BEGIN

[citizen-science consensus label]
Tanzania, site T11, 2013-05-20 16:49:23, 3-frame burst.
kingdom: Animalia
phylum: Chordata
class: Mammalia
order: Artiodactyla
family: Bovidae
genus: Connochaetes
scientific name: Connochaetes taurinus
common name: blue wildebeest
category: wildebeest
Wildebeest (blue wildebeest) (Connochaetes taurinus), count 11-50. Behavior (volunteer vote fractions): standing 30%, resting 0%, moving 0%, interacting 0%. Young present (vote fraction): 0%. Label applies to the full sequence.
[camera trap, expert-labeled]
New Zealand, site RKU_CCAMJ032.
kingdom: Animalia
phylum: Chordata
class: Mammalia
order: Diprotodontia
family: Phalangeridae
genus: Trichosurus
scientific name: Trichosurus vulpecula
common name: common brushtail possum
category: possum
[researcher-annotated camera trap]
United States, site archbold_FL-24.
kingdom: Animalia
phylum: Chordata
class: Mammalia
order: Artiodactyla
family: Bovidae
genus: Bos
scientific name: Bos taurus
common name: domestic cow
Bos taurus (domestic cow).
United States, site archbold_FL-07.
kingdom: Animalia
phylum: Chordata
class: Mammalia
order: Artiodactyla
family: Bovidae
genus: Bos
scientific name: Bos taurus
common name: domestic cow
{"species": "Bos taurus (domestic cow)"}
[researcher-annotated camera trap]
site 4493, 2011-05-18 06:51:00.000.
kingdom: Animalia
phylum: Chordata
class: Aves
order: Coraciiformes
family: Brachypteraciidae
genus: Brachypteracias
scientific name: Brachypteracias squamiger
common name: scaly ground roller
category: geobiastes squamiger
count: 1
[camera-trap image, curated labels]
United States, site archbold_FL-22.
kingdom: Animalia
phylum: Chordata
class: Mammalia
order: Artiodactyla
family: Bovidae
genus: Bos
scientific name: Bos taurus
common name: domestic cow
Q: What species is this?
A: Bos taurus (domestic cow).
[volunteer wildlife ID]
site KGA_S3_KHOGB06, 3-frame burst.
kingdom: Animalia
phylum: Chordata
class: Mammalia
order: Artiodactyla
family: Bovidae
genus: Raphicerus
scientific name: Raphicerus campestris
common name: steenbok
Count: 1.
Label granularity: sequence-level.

END

#### Work to complete:
Please reproduce the material above exactly, line by line.

#### Task solution:
[citizen-science consensus label]
Tanzania, site T11, 2013-05-20 16:49:23, 3-frame burst.
kingdom: Animalia
phylum: Chordata
class: Mammalia
order: Artiodactyla
family: Bovidae
genus: Connochaetes
scientific name: Connochaetes taurinus
common name: blue wildebeest
category: wildebeest
Wildebeest (blue wildebeest) (Connochaetes taurinus), count 11-50. Behavior (volunteer vote fractions): standing 30%, resting 0%, moving 0%, interacting 0%. Young present (vote fraction): 0%. Label applies to the full sequence.
[camera trap, expert-labeled]
New Zealand, site RKU_CCAMJ032.
kingdom: Animalia
phylum: Chordata
class: Mammalia
order: Diprotodontia
family: Phalangeridae
genus: Trichosurus
scientific name: Trichosurus vulpecula
common name: common brushtail possum
category: possum
[researcher-annotated camera trap]
United States, site archbold_FL-24.
kingdom: Animalia
phylum: Chordata
class: Mammalia
order: Artiodactyla
family: Bovidae
genus: Bos
scientific name: Bos taurus
common name: domestic cow
Bos taurus (domestic cow).
United States, site archbold_FL-07.
kingdom: Animalia
phylum: Chordata
class: Mammalia
order: Artiodactyla
family: Bovidae
genus: Bos
scientific name: Bos taurus
common name: domestic cow
{"species": "Bos taurus (domestic cow)"}
[researcher-annotated camera trap]
site 4493, 2011-05-18 06:51:00.000.
kingdom: Animalia
phylum: Chordata
class: Aves
order: Coraciiformes
family: Brachypteraciidae
genus: Brachypteracias
scientific name: Brachypteracias squamiger
common name: scaly ground roller
category: geobiastes squamiger
count: 1
[camera-trap image, curated labels]
United States, site archbold_FL-22.
kingdom: Animalia
phylum: Chordata
class: Mammalia
order: Artiodactyla
family: Bovidae
genus: Bos
scientific name: Bos taurus
common name: domestic cow
Q: What species is this?
A: Bos taurus (domestic cow).
[volunteer wildlife ID]
site KGA_S3_KHOGB06, 3-frame burst.
kingdom: Animalia
phylum: Chordata
class: Mammalia
order: Artiodactyla
family: Bovidae
genus: Raphicerus
scientific name: Raphicerus campestris
common name: steenbok
Count: 1.
Label granularity: sequence-level.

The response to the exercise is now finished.